Alexander Heigen Van Klouten afferma che il dna non ha buon gioco nel compiersi perché ha da scontrarsi con le aspirazioni di miliardi di altri dna. bisogna essere d'unque cazzuti assai per far valere la propria storia sulle altre.
sono d'accordo con Van Klouten, ma credo anche che a ben pensarci la nostra storia la riconosciamo molto molto presto; e noi stessi siamo portati a complicarla per un motivo semplice: le trame prevedibili sono noiose.
adesso però ho da chiudere anche l'ultima parentesi retrograda, perché manca davvero poco alla mia spedizione e ho tante cose da fare. e mi servono due braccia così, un cervello a forma di cono d'acciaio, stomaco di cuoio, faccia come il culo.
una specie di mazinga.

martedì 2 giugno 2009

Ai tiùns

non c'è paura di castrazione.
balleremo, danzeremo.
è che quando ci sono due frastorni insieme tutto è in ordine.
di tanto in tanto mi si rimprovera qualcosa. a volte è che non mi lascio andare, altre volte è che scrivo per scrivere, che in realtà non dico nulla.
e ora una tromba, un'orchestra. una cosa un po' strana, a dire il vero. strano, è così che si definisce ciò che non siamo in grado di definire. ma bello però. magari un tocco di disordine, ma bello.
ma in fin dei conti il blog è mio e ci faccio quello che mi pare. è questo il bello. per la cronaca si tratta di alber ayler. la grande storia del jazz.
non posso non tacere un fatto: sono sparite delle foto, e questo mi ha fatto stare male. non ho capito bene come sia potuto succedere, e non mi piace.
avrei tanto voluto che non ci fosse paura di castrazione, e che si potesse davvero ballare.
ma invece qualcosa nella mia testa non ha mai funzionato, e ci siamo trovati troppo spesso fermi a guardare il brutto del mondo, a pensare, a pesare. a riempirci le rispettive facce di schiaffi rossi e squillanti.
APPLAUSO
rullatina di chiusura
poi musica al contrario
stavolta sono i death cab for cutie
io li amo
sono strepitosi, sempre
non c'è una nota che non mi vada giù, vorrei essere loro
è come l'amore, vorrei essere lei, vorrei essere te, avrei voluto
ma ora sono quasi lontano, quasi sull'aereo, quasi perduto, quasi vivo
tra le altre cose al tavolo stasera si diceva che dovremmo liberare il romanticismo che è parte di ognuno di noi, lasciare che parli, che dica quello che vuole, senza paura di essere ingoiato dal buonsenso, non ci interessa.
è bello pensare ad una mansarda al sesto piano, senza ascensore.

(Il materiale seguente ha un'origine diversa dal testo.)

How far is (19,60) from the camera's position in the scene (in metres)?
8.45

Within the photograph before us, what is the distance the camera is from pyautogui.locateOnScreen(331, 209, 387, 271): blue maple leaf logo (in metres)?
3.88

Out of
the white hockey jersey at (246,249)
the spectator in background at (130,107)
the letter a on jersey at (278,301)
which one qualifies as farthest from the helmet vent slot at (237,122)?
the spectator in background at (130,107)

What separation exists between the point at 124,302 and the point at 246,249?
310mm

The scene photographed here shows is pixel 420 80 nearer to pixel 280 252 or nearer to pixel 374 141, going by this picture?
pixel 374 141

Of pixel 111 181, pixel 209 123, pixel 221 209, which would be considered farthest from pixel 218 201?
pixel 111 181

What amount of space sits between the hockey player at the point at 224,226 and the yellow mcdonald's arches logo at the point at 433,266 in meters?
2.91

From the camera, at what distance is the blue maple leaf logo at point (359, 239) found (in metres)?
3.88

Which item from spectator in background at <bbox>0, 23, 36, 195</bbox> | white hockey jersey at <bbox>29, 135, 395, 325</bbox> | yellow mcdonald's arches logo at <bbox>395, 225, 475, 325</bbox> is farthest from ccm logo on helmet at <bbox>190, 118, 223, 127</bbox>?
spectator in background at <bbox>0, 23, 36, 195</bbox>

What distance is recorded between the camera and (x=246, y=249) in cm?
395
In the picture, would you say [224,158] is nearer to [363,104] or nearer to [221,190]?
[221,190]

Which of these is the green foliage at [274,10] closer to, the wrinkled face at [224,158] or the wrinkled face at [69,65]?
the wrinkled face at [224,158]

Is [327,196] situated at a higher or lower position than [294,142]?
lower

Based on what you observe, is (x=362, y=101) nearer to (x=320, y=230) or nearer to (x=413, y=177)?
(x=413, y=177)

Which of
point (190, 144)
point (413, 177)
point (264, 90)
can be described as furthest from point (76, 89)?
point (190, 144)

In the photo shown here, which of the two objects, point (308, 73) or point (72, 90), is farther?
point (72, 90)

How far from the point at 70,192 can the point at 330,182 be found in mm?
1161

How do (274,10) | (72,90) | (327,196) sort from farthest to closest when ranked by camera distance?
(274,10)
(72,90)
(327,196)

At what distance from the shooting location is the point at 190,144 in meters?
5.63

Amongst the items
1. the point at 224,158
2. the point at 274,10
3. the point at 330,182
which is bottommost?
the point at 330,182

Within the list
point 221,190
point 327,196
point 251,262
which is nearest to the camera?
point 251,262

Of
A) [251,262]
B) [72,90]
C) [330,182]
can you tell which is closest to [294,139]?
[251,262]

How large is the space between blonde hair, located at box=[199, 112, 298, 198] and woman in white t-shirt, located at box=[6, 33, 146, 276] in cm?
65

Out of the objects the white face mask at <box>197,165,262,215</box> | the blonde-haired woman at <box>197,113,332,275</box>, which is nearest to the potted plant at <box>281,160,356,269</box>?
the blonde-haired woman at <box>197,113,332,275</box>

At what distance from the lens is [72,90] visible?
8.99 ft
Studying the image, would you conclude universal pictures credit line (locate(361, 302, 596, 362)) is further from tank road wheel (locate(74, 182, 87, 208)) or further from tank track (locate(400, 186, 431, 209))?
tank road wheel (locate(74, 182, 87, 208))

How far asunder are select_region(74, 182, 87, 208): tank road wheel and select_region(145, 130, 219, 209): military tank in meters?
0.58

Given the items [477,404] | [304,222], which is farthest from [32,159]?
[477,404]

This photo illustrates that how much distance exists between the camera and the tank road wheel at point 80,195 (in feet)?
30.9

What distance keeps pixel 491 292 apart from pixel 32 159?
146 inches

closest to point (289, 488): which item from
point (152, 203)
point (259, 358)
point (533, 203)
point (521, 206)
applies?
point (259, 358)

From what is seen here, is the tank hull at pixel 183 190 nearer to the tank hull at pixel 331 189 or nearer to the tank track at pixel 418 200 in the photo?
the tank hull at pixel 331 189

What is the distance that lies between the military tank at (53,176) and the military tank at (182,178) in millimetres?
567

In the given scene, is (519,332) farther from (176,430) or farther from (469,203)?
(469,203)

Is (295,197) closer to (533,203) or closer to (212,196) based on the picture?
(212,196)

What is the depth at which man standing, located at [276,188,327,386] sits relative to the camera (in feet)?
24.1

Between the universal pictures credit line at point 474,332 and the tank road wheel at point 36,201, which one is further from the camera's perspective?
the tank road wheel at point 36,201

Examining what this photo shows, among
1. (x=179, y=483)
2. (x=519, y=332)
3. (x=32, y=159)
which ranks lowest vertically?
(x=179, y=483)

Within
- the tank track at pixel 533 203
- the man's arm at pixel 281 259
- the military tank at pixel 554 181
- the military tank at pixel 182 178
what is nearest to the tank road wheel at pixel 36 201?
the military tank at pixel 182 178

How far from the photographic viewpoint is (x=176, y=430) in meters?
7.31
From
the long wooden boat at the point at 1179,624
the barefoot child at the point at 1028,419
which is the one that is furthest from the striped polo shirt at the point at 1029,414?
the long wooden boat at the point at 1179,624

la musica va sfumando, dopo che certe voci hanno ribadito un certo concetto abbastanza a lungo,
e poi di nuovo quegli accordi mandati al contrario, e ancora voci, ma più lontane, più di donna.

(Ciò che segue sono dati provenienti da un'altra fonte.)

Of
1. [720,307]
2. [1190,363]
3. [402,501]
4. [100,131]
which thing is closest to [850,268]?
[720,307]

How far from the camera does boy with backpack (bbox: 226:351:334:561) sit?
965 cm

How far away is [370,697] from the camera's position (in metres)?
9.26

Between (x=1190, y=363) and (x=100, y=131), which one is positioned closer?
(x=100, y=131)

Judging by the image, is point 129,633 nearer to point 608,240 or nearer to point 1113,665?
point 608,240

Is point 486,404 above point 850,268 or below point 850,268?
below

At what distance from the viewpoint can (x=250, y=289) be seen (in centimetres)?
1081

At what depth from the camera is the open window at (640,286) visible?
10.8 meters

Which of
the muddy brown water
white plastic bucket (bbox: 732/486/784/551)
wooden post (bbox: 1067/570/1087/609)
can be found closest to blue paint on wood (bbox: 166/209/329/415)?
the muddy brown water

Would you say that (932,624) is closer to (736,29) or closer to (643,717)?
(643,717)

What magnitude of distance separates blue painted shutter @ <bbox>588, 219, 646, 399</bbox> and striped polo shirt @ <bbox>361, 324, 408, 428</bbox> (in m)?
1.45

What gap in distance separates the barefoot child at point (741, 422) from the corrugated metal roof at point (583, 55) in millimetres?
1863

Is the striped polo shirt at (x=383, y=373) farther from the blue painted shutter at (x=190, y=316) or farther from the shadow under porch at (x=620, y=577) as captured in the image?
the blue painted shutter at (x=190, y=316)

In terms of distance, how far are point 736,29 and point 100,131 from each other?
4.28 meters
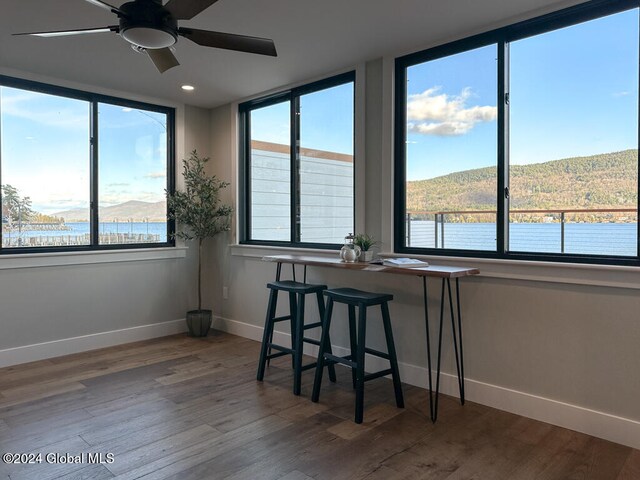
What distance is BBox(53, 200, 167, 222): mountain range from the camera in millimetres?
4180

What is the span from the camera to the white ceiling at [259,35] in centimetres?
264

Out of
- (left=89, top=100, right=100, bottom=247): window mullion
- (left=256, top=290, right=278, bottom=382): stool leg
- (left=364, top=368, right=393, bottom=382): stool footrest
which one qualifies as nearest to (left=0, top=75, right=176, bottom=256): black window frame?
(left=89, top=100, right=100, bottom=247): window mullion

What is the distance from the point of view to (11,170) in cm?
380

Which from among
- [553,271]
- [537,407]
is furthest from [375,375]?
[553,271]

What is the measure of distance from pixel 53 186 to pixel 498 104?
370 centimetres

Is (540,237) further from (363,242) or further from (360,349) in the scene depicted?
(360,349)

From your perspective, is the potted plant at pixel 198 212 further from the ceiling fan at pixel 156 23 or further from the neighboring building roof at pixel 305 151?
the ceiling fan at pixel 156 23

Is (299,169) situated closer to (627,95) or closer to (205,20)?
(205,20)

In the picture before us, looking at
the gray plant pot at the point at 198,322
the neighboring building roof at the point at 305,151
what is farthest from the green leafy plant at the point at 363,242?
the gray plant pot at the point at 198,322

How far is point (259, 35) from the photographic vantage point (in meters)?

e poi rallenta, poi ti fa capire che sta finendo, ma non finisce ancora, piano piano svanisce, senza svanire, ecco ora c'è, ora quasi non c'è più, ecco.
e poi silenzio.
chitarre.
cinema show, genesis.
stiamo a sentire.
non ho memoria per ciò che conosco meglio.

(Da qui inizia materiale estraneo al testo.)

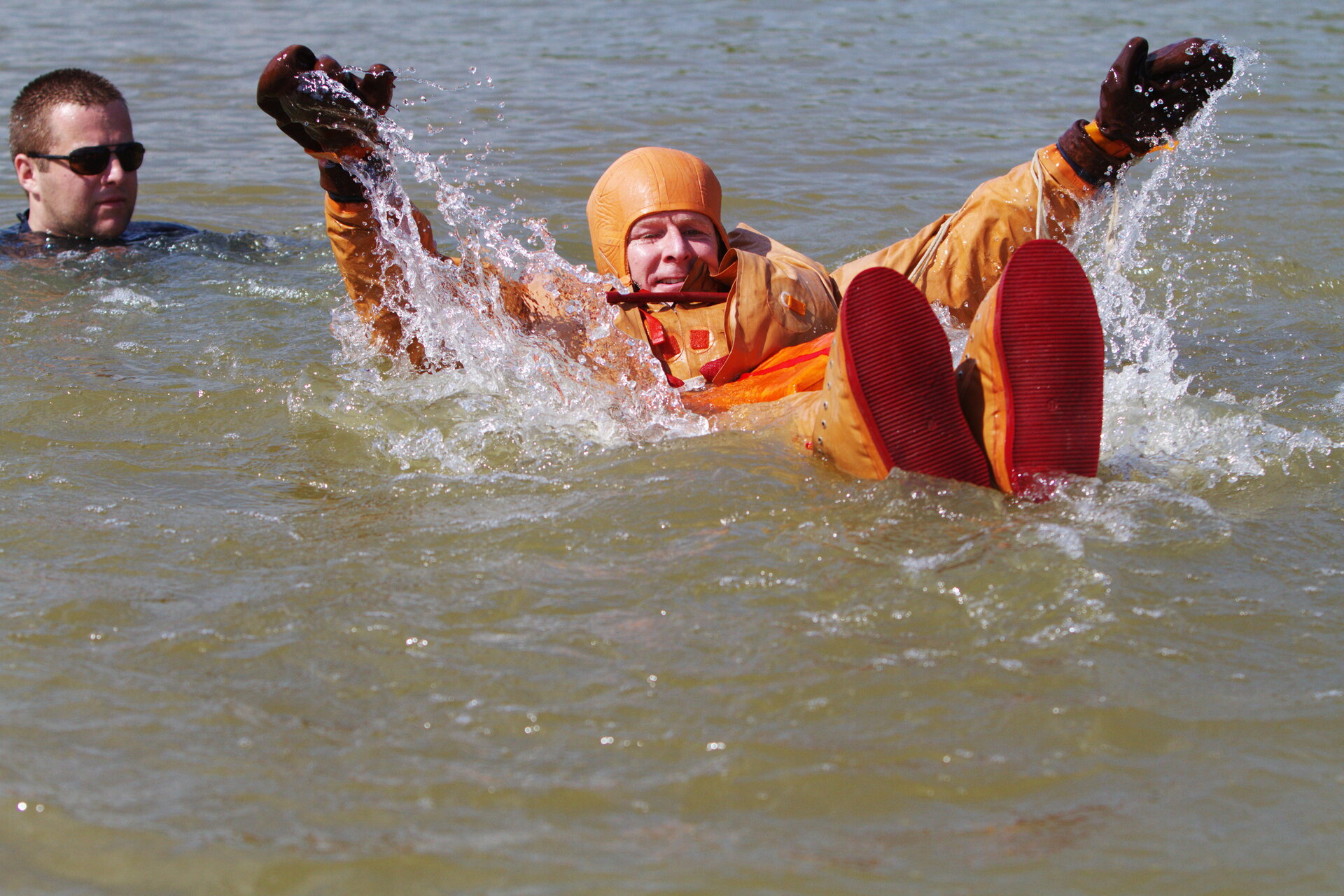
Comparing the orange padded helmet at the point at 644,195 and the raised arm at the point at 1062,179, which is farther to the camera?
the orange padded helmet at the point at 644,195

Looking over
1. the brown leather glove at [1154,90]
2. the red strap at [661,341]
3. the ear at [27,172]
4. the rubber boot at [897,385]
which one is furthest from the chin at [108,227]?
the brown leather glove at [1154,90]

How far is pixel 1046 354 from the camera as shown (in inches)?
132

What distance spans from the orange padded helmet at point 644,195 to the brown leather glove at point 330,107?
0.97m

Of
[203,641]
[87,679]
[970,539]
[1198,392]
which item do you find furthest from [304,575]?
[1198,392]

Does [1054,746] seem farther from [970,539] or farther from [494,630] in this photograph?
[494,630]

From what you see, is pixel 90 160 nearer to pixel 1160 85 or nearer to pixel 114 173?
pixel 114 173

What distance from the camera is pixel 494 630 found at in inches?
114

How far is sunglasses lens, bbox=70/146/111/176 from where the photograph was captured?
645 centimetres

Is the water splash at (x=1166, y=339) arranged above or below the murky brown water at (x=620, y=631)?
above

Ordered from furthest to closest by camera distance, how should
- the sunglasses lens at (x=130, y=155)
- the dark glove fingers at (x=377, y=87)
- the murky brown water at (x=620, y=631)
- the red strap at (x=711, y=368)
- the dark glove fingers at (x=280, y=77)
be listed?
the sunglasses lens at (x=130, y=155) < the red strap at (x=711, y=368) < the dark glove fingers at (x=377, y=87) < the dark glove fingers at (x=280, y=77) < the murky brown water at (x=620, y=631)

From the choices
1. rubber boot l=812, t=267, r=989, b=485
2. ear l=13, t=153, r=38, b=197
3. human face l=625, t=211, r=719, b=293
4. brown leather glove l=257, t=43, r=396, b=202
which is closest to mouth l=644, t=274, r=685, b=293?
human face l=625, t=211, r=719, b=293

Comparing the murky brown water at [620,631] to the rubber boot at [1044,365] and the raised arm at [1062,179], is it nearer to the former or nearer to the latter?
the rubber boot at [1044,365]

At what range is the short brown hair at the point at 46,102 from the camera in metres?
6.52

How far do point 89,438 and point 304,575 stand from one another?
5.08ft
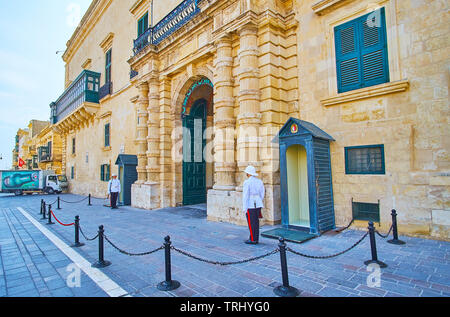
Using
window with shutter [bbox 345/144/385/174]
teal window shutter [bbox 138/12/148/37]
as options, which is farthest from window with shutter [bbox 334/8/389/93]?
teal window shutter [bbox 138/12/148/37]

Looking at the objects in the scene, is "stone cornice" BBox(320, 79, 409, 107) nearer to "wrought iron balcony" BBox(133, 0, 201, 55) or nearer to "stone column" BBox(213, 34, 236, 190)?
"stone column" BBox(213, 34, 236, 190)

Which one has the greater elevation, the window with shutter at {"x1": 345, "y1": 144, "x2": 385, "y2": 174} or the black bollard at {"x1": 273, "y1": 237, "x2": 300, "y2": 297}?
the window with shutter at {"x1": 345, "y1": 144, "x2": 385, "y2": 174}

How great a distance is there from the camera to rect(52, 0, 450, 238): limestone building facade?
19.0ft

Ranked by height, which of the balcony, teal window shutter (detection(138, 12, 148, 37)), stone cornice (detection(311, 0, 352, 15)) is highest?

ora sì, ora va meglio, accordi rassicuranti.
peter gabriel, lo odio, non ho mai tollerato la sua voce, troppe parole, troppa voce, igombrante.
sarebbe stato bello sentirli senza di lui, per sfregio.
cantina, appartamento, scale.
forse l'obiettivo è davvero quello, raggiungere il sesto piano a piedi con una sbronza sulla coscienza.
ecco phil collins, finalmente, la batteria.
troppi accordi.
vorrei invece una musica stupida, in cui non succede niente, succede poco, quello che basta.
dovrebbe essere così.
mi chiedo come sia possibile dire di conoscersi e poi non riuscire a fare le cose più naturali, come parlare, o addirittura non parlare affatto.
come quella volta, che c'era quella strana serranda di canapa e stavamo in mezzo alla strada.
na na na na na na na na na na na na na
e probabilmente stavamo in mezzo alla strada senza saperlo, e sai di che parlo.
skippo, perché è consentito farlo, i genesis durano troppo.
ecco elio e le storie tese, gimmi I.
e poi c'è bisio che racconta le barze di pierino.
skippo, skippo ancora,
e poi qualcuno che sembra stephen malkmus. mi piace lui, molto, forse mi piace perché piace solo a me.
e tutte quelle volte che non si capiva bene perché.